Saturday, 8 September 2007

Killing silence

Do you allow enough time for people to come up with answers to your questions before you rephrase them? Don't be afraid of silence!
People who know me well have already learnt that I can't be in silence tooooo long: it kills me and it is one of the worst drawbacks I face when teaching. Sometimes I am so anxious that I answer my students' questions instead of letting them think and figure out what they need to know for themselves.
This is another weak point on my lessons and I will try to improve so as to be a better teacher... and if possible, a better listener.
Let me know if I am the only one that feels this pressure for talking or if I have others like me. Let's see if we can help each other.
Kisses,
Lore

4 comments:

Gladys Baya said...

Just to show you you're not alone at all: I remember some research conducted by Brown, over 20 years ago in the US. He concluded the average teacher pause (before rephrasing, for instance, when asking questions of the class) was ... 3 seconds! ;-) He argued that prevented students from processing information in order to answer anything but the silliest questions... In short, we would be preventing learning like that!

Food for thought...

Love,
Gladys

Loreley said...

I have eaten...
I will try, as usual, to keep myself monitoring and let my students think for themselves and answer what they think.
Kisses,
Lore

Flopy said...

Hi Lole, it´s me Flopy your "little sister" as you say everyone hehe. I think that you aren´t the only one who has to face that kind of "speaking too much" problem, so don´t worry.

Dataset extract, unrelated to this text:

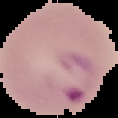
preparation = thin blood film
image type = segmented cell region on a black background
image size = 118×118 pixels
malaria status = parasitized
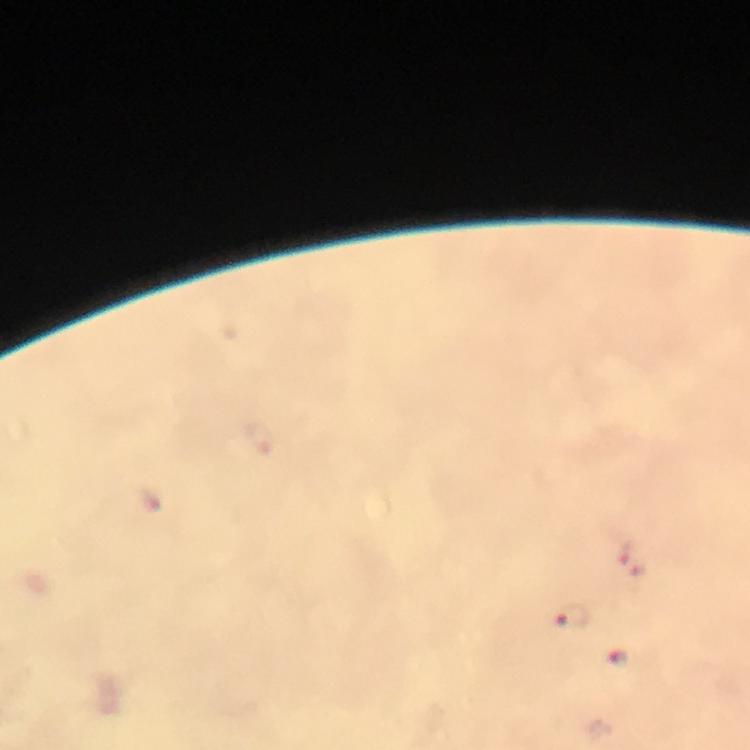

You were my teacher (few years ago), and so, I know you are a great teacher, helpful and communicative.
To sum up this comment, I would like to ask you that I need your help cause I´m loosing my grammar and speaking English knowledge, because of my "horrible university technical English" in which I lost almost everything I´ve learned for years.
Hoping hearing from you soon,
Sincerely,
Flopy.

Gladys Baya said...

Hey, now we know "being self-demanding" runs in the family!